_Written problem:_ Can you copy out, word for word, the part of the listing that runs from the line with "To what distance" up to and including its final line?

_Given records:_
• • •
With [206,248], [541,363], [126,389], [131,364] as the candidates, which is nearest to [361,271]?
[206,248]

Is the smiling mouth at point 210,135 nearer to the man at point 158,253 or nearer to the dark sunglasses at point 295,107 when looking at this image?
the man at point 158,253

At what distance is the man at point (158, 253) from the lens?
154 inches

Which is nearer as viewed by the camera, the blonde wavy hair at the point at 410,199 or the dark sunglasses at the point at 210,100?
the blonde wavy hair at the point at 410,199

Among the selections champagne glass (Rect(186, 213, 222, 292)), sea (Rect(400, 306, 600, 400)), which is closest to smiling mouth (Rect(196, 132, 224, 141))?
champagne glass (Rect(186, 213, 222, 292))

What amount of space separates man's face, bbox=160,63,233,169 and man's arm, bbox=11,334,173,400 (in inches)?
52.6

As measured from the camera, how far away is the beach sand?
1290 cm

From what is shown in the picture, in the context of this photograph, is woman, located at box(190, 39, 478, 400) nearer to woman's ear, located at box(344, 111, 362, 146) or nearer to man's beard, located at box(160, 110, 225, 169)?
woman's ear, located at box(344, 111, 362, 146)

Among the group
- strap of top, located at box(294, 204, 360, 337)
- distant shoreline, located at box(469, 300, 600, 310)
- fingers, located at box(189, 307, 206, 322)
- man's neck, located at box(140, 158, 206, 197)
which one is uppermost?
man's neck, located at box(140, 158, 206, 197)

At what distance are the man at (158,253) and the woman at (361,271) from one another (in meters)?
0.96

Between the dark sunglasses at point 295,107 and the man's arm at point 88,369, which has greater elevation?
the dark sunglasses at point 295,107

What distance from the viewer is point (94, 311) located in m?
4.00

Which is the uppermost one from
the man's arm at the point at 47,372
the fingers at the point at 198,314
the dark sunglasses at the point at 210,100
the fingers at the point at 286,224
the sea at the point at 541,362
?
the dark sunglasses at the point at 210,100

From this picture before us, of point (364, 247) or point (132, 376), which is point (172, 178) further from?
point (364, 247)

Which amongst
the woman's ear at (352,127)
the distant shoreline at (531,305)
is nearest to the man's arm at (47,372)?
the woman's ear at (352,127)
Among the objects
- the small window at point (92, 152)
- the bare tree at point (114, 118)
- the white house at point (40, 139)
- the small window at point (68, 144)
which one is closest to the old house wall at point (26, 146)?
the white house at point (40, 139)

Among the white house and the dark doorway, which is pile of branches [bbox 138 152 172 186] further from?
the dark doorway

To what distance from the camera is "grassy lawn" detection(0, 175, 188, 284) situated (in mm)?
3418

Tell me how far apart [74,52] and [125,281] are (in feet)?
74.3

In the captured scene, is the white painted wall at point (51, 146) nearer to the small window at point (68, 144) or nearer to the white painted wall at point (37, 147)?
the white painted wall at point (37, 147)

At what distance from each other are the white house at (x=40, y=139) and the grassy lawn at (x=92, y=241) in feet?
• • •
_Finished task:_
To what distance from the camera is "grassy lawn" detection(0, 175, 188, 284) situated (in mm)?
3418

Tell me how far apart [74,52] and [125,281] are (in feet)?
74.3

In the captured scene, is the white painted wall at point (51, 146) nearer to the small window at point (68, 144) or nearer to the white painted wall at point (37, 147)?
the white painted wall at point (37, 147)

At what distance from each other are the white house at (x=40, y=139) and the grassy lawn at (x=92, y=241) in feet?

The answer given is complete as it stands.